Ebbers stood, drained his coffee, gathered the newspapers, tucked them under an arm, crumpled his sandwich bag, removed the plastic lid from the coffee, stuffed the crumpled bag in the coffee cup, closed it, and proffered a two-finger salute.
“Good luck,” he said, and walked out, leaving Laramie alone with the remaining half of her turkey sandwich and the empty Starbucks cup.
9
Because Cooper refused to fly American Eagle, he rode his Apache to St. Thomas, where he’d discovered by way of a few clicks that a direct flight ran to Dallas twice a day-American Airlines, no Eagle. He connected to Austin and was picked up outside the baggage claim by a stork-legged, humongous-breasted woman who was already giggling when Cooper saw her leap out of her Mercedes. She was already giggling, he supposed, because she was always giggling. She had bee-stung lips, long black hair lopped off into bangs, and big, round eyes with creases in the wings that made her look as if she were smiling even when she wasn’t, which, from Cooper’s three-day, hands-on experiential episode, wasn’t often. She was a tenured professor of archaeology at the University of Texas at Austin, though this wasn’t how Cooper knew her: he knew her as one of three women chartering a trimaran out of Tortola during a “ladies’ week out,” a six-day trip bopping around the snork
eling and watering holes of the Virgin Islands.
The Conch Bay Beach Club Bar & Grill had been a natural stop on the tour, but after the planned one-night stay, Susannah had convinced her two friends to leave her at the club for the last few days of her trip, while they caroused about the rest of the Virgins and retrieved her on their return to Road Town.
It seemed Cooper had triggered the release of a hormone from a long-dormant gland; despite Susannah’s admitting, over their first drink, to going without sexual activity for six years running, Cooper seemed to remember nineteen as the number of times they had managed to copulate in the succeeding seventy-two hours. Susannah had handed him her card on her exit walk out the dock-flipping it over, tapping him on the ass, kissing him on the cheek, and waving so-long as Cooper read the inscription she’d written on the back of the card: If you ever want to try that again, you call me right away, Island Man!

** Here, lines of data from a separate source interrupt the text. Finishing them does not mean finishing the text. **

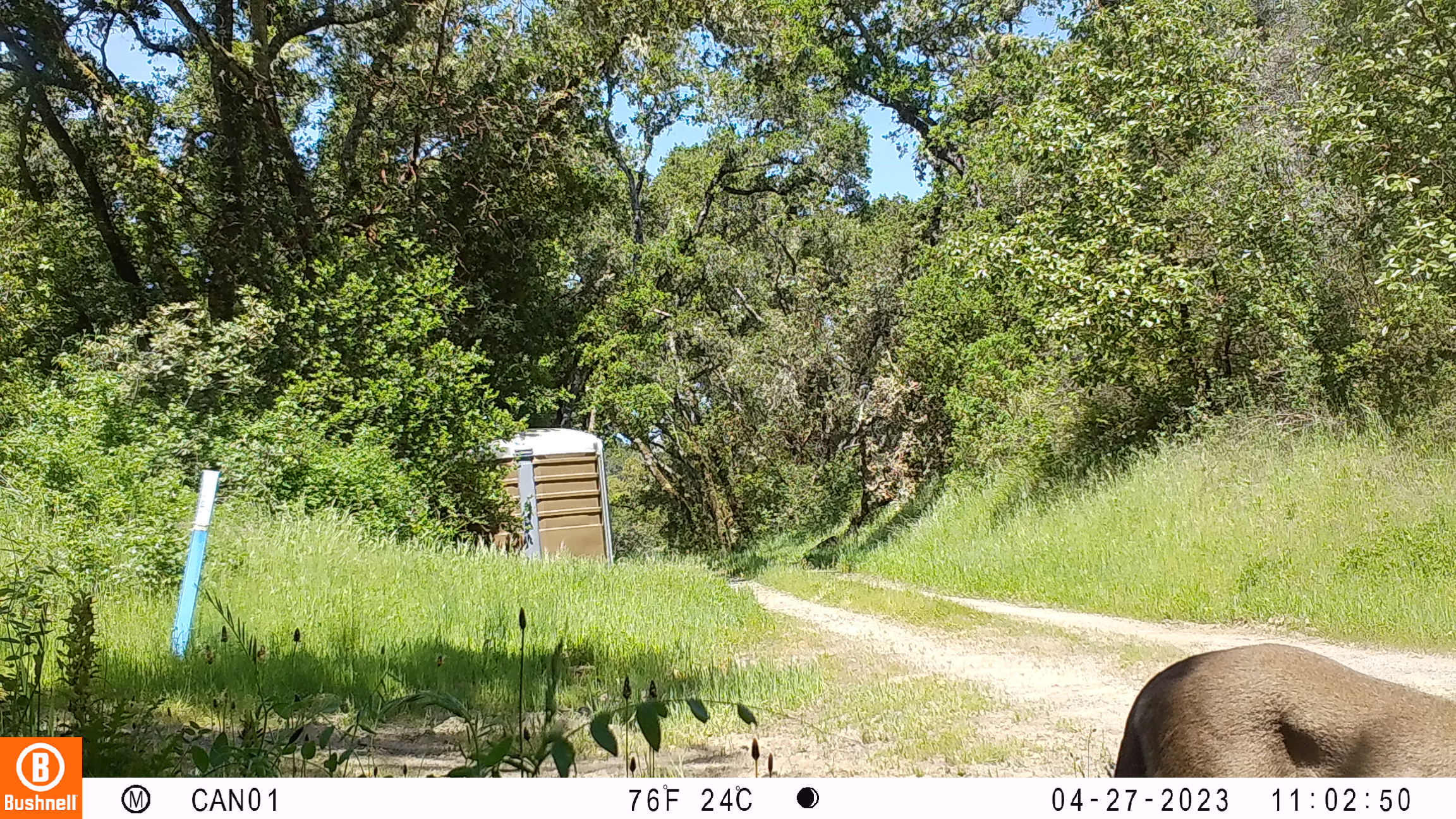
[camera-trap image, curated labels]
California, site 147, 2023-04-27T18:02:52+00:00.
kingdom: Animalia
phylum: Chordata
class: Mammalia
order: Artiodactyla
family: Cervidae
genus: Odocoileus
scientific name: Odocoileus hemionus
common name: mule deer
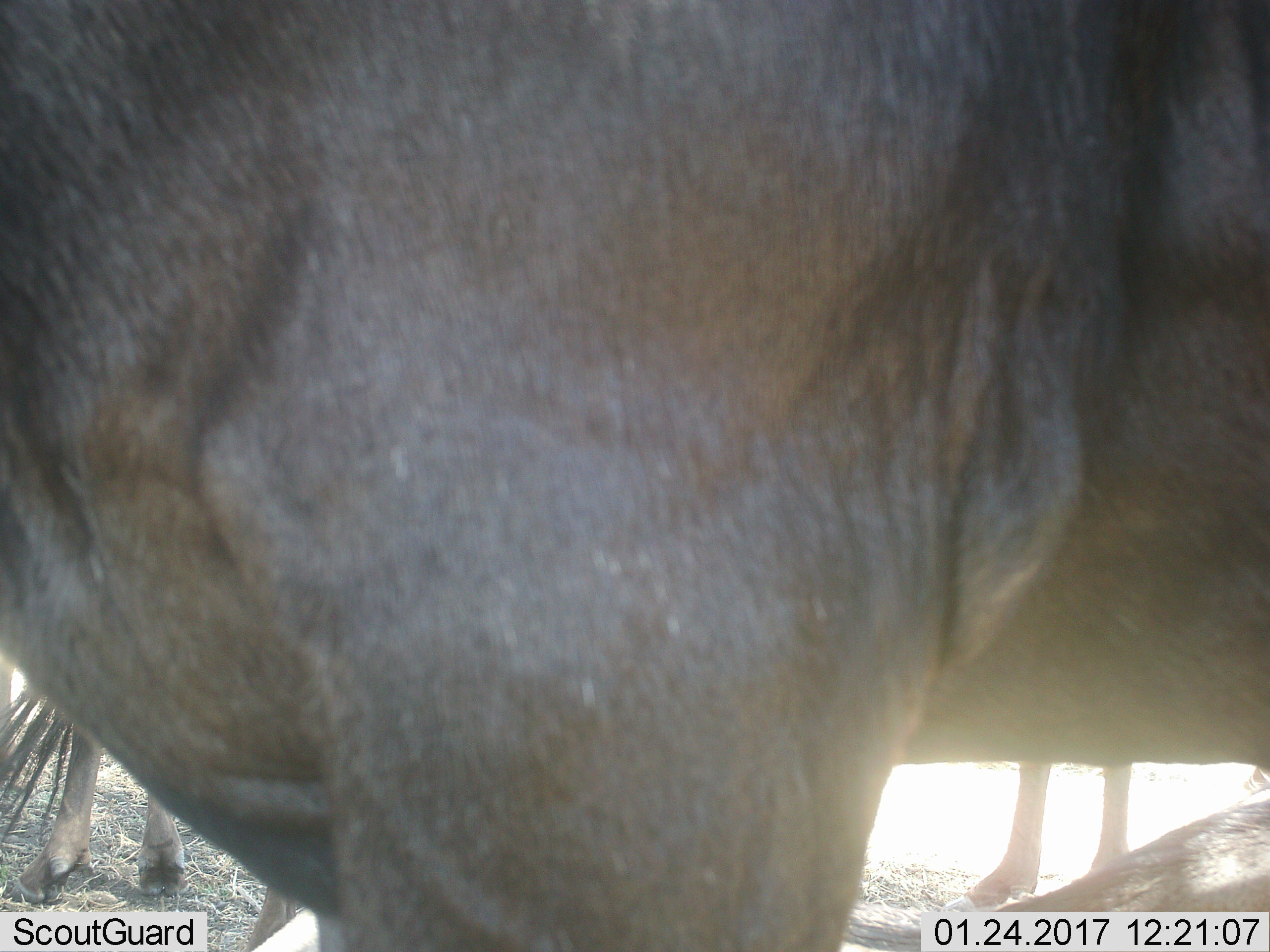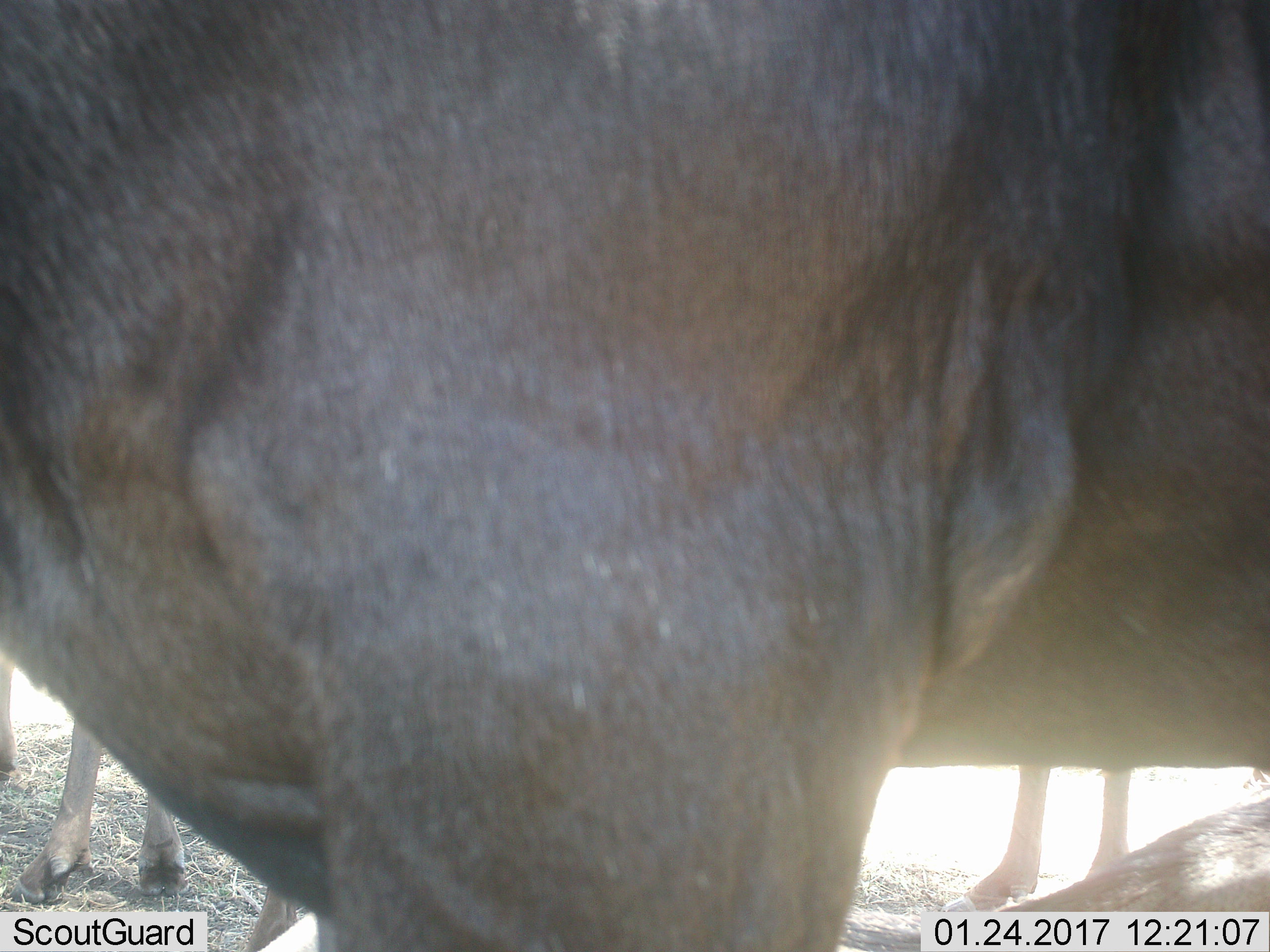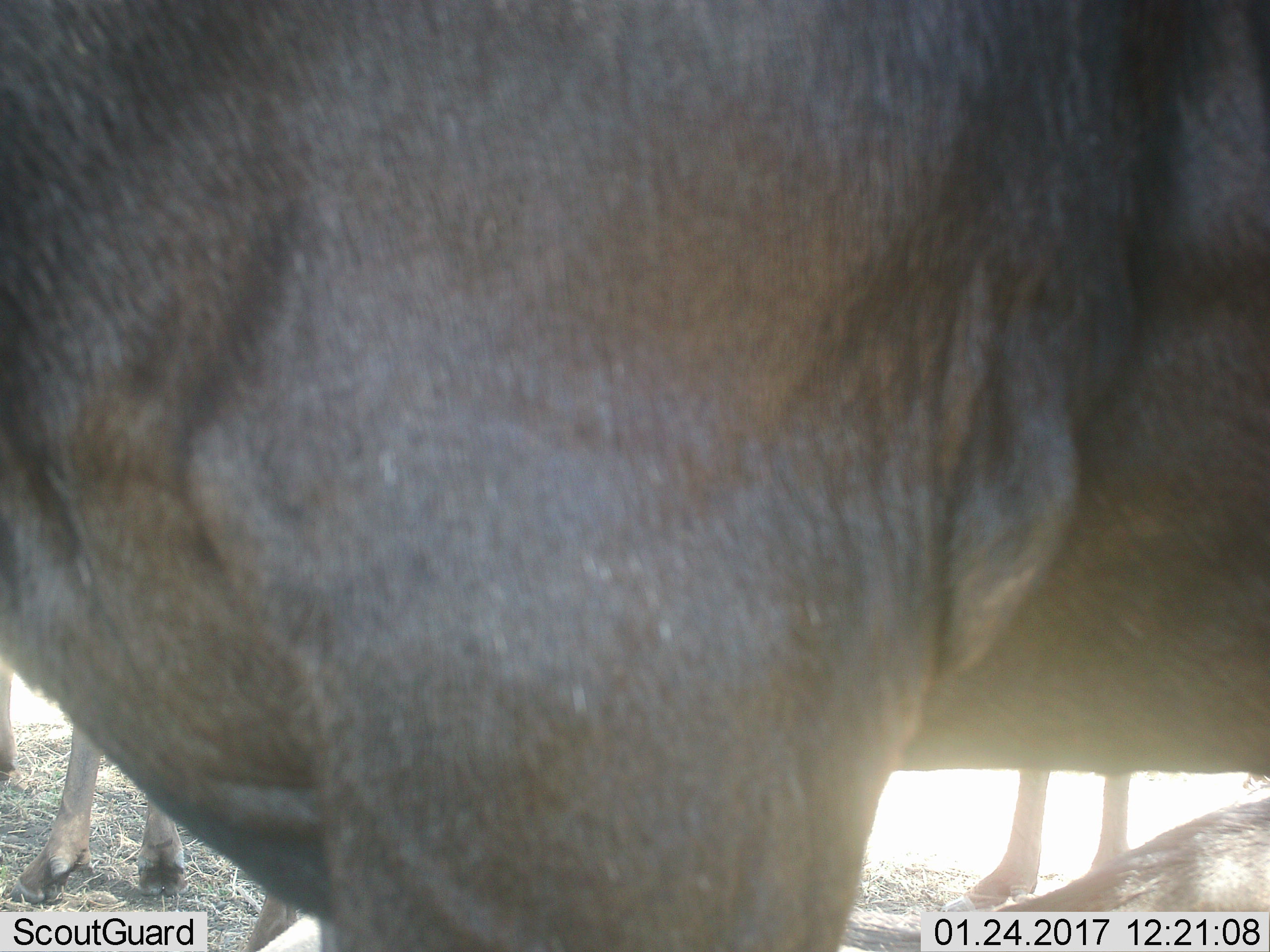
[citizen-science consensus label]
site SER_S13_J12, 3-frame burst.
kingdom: Animalia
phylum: Chordata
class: Mammalia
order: Artiodactyla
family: Bovidae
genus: Connochaetes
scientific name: Connochaetes taurinus taurinus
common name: blue wildebeest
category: wildebeestblue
Wildebeestblue (blue wildebeest) (Connochaetes taurinus taurinus), count 4. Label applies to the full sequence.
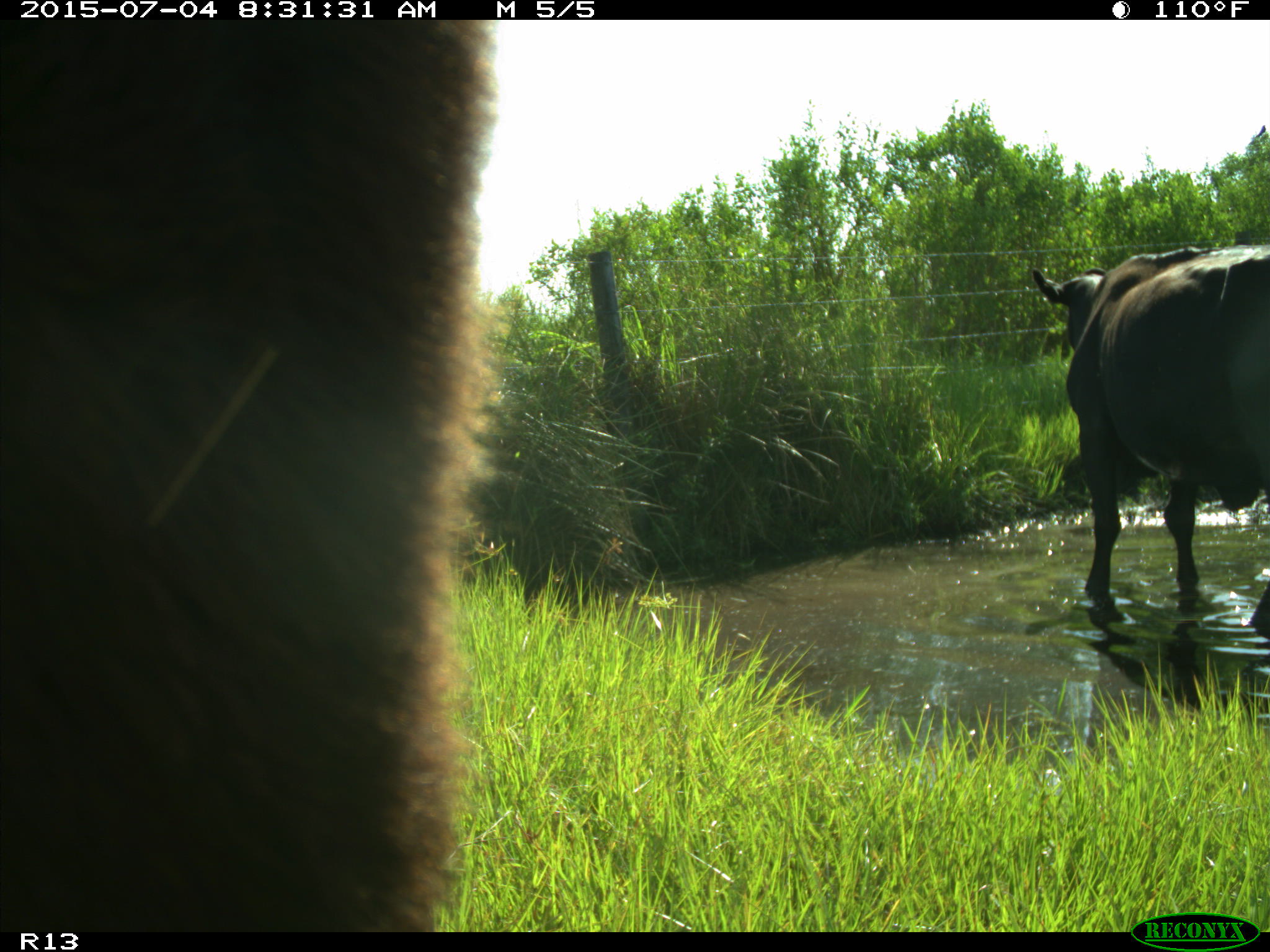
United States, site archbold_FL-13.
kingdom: Animalia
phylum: Chordata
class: Mammalia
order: Artiodactyla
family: Bovidae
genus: Bos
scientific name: Bos taurus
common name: domestic cow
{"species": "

Seeing as how the federal government had already handed Minister Roy his share of expense and inconvenience by way of the Coast Guard’s antics, Cooper decided he’d charge the first class airfare for the trip to Austin on his Agency expense account. Take a pound of flesh out of Uncle Sam’s hide: a $1,600 penalty for causing a temporary disruption of paradise.
Cooper came to the States twice a year at most. When he came, he tried to limit the extent of his travels to somewhere around a thousand-mile radius from Conch Bay. This pretty much meant Florida, though he was occasionally willing to stretch and hit a spot along the Gulf of Mexico or, on the rare occasion when it became necessary, Washington. Normally he stayed away from points in between. Normally, he stayed away, period.
He’d called Susannah and asked whether she would be the right person to speak with about sourcing and dating a collection of apparent Central or South American native artifacts. Susannah had squealed with glee and answered in the affirmative. Cooper thinking that it wasn’t a bad thing, getting that kind of response, particularly with him calling for the first time since their three-day tryst eleven months back.